Since HB 3025 makes it “an unlawful practice for an employer to exclude an applicant from an initial interview solely because of a past criminal conviction,” an employer seeking information from an Oregon job applicant should not order a criminal background check on the applicant prior to conducting the initial job interview. After the initial job interview, the employer may order and review a criminal background check on the Oregon job applicant.
Unless one of the exclusions apply, after Dec. 31, 2015, if an employer does not conduct interviews of job applicants, and if the employer seeks information from an Oregon job applicant, the employer may not require the applicant, prior to making a conditional offer of employment, to disclose a criminal conviction. If an employer does not conduct job interviews, and if the employer wants to make an offer to an Oregon job applicant, the offer should be conditioned on the Oregon applicant consenting to and passing a criminal background check.
2015 Oregon Law Creates Retirement Savings Board
The Board May Implement a State-Run Oregon Retirement Savings Plan. If the Plan Is Implemented, It Will Require Certain Employers to Automatically Enroll Each Employee in the Plan, Unless the Employee Opts Out – Employer Contributions Are Not Required
On June 25, 2015, Oregon Gov. Kate Brown signed into law Enrolled House Bill 2960. The new law establishes the Oregon Retirement Savings Board (Board), consisting of seven members. Subject to certain prerequisites, the Board is directed by the new law to develop a defined contribution retirement plan called the Oregon Retirement Savings Plan (Plan) for individuals employed for compensation in Oregon compliant with requirements and rules specified in HB 2960. Several Plan requirements establish employer mandates discussed below. Contributions by eligible individuals will be allocated to confidential accounts established under the Plan. A fund is also established by the new law called the Oregon Retirement Savings Plan Administrative Fund (Administrative Fund), separate and apart from the General Fund, which will contain specified assets used for the administration of the Plan.
The Board is directed to report to a committee or interim committee of the Legislative Assembly by Dec. 31, 2016, regarding the status of the Plan. In general, the Board must establish the Plan so that eligible individuals may begin making contributions to the Plan no later than July 1, 2017.

::::

== Task requirements ==
1 - In the Oregon law text, condense the paragraph beginning "On June 25, 2015, Oregon Gov. Kate Brown" into a short bulleted list that keeps its main facts.
2 - According to the Oregon law text, by what date must eligible individuals be able to begin making contributions to the Plan?

== Given records ==

::::

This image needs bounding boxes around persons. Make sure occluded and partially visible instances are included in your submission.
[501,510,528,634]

::::

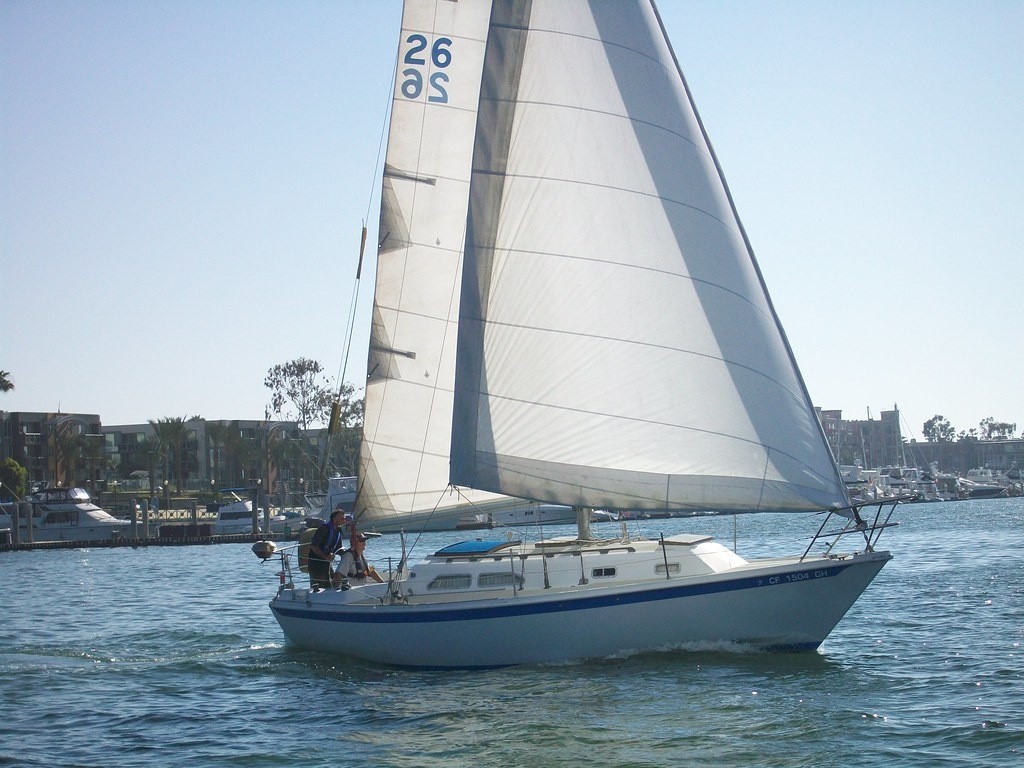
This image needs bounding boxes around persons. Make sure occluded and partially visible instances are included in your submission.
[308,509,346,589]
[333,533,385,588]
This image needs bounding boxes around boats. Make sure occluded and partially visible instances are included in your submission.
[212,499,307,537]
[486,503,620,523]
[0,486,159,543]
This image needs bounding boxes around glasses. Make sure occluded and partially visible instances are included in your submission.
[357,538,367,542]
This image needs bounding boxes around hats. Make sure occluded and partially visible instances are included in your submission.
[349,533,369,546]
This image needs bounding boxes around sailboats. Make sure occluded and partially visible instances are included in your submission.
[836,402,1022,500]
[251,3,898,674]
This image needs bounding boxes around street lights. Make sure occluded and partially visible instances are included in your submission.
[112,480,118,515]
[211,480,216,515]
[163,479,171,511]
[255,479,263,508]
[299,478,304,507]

::::

== Complete answers ==
1 -
- Oregon Gov. Kate Brown signed Enrolled House Bill 2960 into law on June 25, 2015.
- The law creates the seven-member Oregon Retirement Savings Board.
- Subject to certain prerequisites, the Board must develop a defined contribution plan, the Oregon Retirement Savings Plan, for individuals employed for compensation in Oregon.
- Several Plan requirements establish employer mandates.
- Contributions by eligible individuals will go into confidential accounts under the Plan.
- The law also creates the Oregon Retirement Savings Plan Administrative Fund, separate from the General Fund, to hold assets used to administer the Plan.

2 - No later than July 1, 2017.